Recensione Showtime (2010)

Deludente ritorno alla regia dell'autore hongkonghese che, tornato dopo cinque anni dietro la macchina da presa, riprende alcune tematiche consolidate nella sua poetica senza però riuscire a svilupparle in maniera originale e coerente.

Una danza attraverso il tempo

Assieme a Wong Kar-wai, Stanley Kwan è stato probabilmente uno dei grandi innovatori della cinematografia di Hong Kong dopo lo New Wave degli anni Settanta e Ottanta: un "autore" nel senso più puro del termine, che è riuscito a coniugare il recupero del cinema di genere (in particolar modo del melodramma e della commedia) con istanze di sperimentazione linguistica, muovendosi in bilico tra il recupero della tradizione del passato e l'innovazione del cinema europeo contemporaneo. È naturale, dunque, che nei confronti di un regista come Kwan, che negli ultimi anni è stato sempre meno prolifico (l'ultimo film, Everlasting Regret, risale ben a cinque anni fa ed è stato presentato proprio a Venezia) le aspettative siano sempre molto elevate. Tuttavia il suo ultimo esperimento, l'anomalo Showtime, pur sofferente di alcuni difetti imputabili soprattutto alle difficoltà produttive e alle limitazioni di budget, non fa altro che confermare la deriva improntata sulla sterilità e l'autoreferenzialità in cui sembrano essere piombati i grandi autori asiatici nell'ultima decade.

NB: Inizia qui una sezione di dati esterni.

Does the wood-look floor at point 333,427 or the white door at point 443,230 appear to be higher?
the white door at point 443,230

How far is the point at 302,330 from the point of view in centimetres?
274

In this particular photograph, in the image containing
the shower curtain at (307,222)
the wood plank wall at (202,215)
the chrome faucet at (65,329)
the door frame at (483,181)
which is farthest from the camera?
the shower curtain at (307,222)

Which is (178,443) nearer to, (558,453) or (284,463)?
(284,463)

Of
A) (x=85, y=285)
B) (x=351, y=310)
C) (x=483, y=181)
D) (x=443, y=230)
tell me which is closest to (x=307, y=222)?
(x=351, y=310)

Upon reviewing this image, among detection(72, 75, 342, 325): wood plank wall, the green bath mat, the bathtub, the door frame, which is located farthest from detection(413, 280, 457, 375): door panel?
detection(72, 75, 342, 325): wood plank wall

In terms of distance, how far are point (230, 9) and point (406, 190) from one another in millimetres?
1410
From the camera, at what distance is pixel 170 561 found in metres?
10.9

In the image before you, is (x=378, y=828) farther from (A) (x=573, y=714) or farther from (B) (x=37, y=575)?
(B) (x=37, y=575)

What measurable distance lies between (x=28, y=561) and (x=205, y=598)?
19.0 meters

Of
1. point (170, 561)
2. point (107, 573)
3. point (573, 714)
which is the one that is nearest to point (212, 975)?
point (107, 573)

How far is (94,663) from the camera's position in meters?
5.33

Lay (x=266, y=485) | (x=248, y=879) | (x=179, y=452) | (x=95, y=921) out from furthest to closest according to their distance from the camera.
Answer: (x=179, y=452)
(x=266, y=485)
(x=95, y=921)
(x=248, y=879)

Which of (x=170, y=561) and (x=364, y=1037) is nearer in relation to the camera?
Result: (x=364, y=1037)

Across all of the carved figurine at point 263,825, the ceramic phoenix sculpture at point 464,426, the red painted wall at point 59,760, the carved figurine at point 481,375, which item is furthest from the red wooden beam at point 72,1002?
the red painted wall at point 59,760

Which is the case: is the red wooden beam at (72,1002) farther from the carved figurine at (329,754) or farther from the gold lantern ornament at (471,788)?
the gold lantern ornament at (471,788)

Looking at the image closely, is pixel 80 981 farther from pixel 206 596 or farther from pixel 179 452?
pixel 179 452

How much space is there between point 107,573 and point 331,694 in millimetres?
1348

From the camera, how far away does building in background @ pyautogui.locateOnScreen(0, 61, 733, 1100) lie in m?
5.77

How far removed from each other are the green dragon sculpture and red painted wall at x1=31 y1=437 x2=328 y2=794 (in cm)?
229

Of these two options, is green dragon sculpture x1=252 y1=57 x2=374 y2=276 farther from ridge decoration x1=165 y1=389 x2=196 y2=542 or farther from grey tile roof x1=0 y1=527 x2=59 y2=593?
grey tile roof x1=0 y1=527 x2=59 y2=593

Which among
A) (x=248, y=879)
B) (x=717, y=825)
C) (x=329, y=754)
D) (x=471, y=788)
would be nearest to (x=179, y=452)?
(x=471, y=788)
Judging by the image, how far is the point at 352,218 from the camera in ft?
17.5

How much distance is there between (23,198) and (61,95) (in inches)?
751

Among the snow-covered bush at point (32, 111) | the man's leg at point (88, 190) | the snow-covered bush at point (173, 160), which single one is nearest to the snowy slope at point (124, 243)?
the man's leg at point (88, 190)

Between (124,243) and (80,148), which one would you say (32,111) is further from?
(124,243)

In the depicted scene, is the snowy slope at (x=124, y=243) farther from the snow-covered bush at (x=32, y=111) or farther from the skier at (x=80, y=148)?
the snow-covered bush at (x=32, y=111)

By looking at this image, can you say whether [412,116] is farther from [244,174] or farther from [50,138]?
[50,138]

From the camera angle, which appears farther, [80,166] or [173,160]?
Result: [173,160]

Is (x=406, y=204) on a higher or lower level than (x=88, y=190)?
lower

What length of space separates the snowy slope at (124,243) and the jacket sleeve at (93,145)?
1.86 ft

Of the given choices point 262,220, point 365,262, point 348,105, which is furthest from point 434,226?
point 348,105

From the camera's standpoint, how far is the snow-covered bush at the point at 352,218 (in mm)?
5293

Il regista torna ad affrontare temi ormai stabilmente radicati nella sua poetica, come l'incontro/scontro tra il presente e il passato della Cina, il contesto meta-cinematografico (con particolare riferimento al melodramma degli anni Trenta), la riflessione sul rapporto tra arte e vita e soprattutto una concezione dialettica e contraddittoria delle relazioni umane (fondate sull'opposizione binaria di yin e yang). Eppure, questa volta, non riesce a sviluppare le istanze di contenuto con la dovuta profondità e coerenza. Anche in questo caso, come già avveniva nel capolavoro Rouge, l'intreccio si fonda su elementi soprannaturali. Protagonisti sono, infatti, gli spiriti di un gruppo di giovani attori d'opera degli anni Trenta che vivono, come intrappolati per una sorta di maledizione, nell'epoca contemporanea. Per tornare indietro nel tempo devono riuscire a convincere un'altra comitiva di giovani danzatori a eseguire una performance insieme. L'incantesimo si scioglierà soltanto nel momento in cui la cultura del passato (fondata sul rigido rispetto delle regole) e quella del presente (caratterizzata dalla libertà espressiva e dall'improvvisazione) riusciranno a fondersi armoniosamente.
Nonostante la metafora della danza come ponte tra due momenti della storia e della cultura cinese sia alquanto suggestiva, Showtime non riesce a elaborare gli spunti di partenza in maniera sufficientemente coerente, finendo ben presto per accartocciarsi su se stesso. Per di più il regista non riesce a tradurre gli elementi dell'intreccio attraverso un'efficace messa in scena sul piano visivo, preferendo piuttosto affidarsi a didascalici dialoghi per spiegare al pubblico i confusi e criptici snodi narrativi. Non bastano nemmeno dei brevi cammeo (tra cui quelli di Tony Leung Ka Fai e del direttore della fotografia Christopher Doyle) a rievocare una stagione del cinema di Hong Kong d'oro che sembra, quella sì, ormai definitivamente tramontata.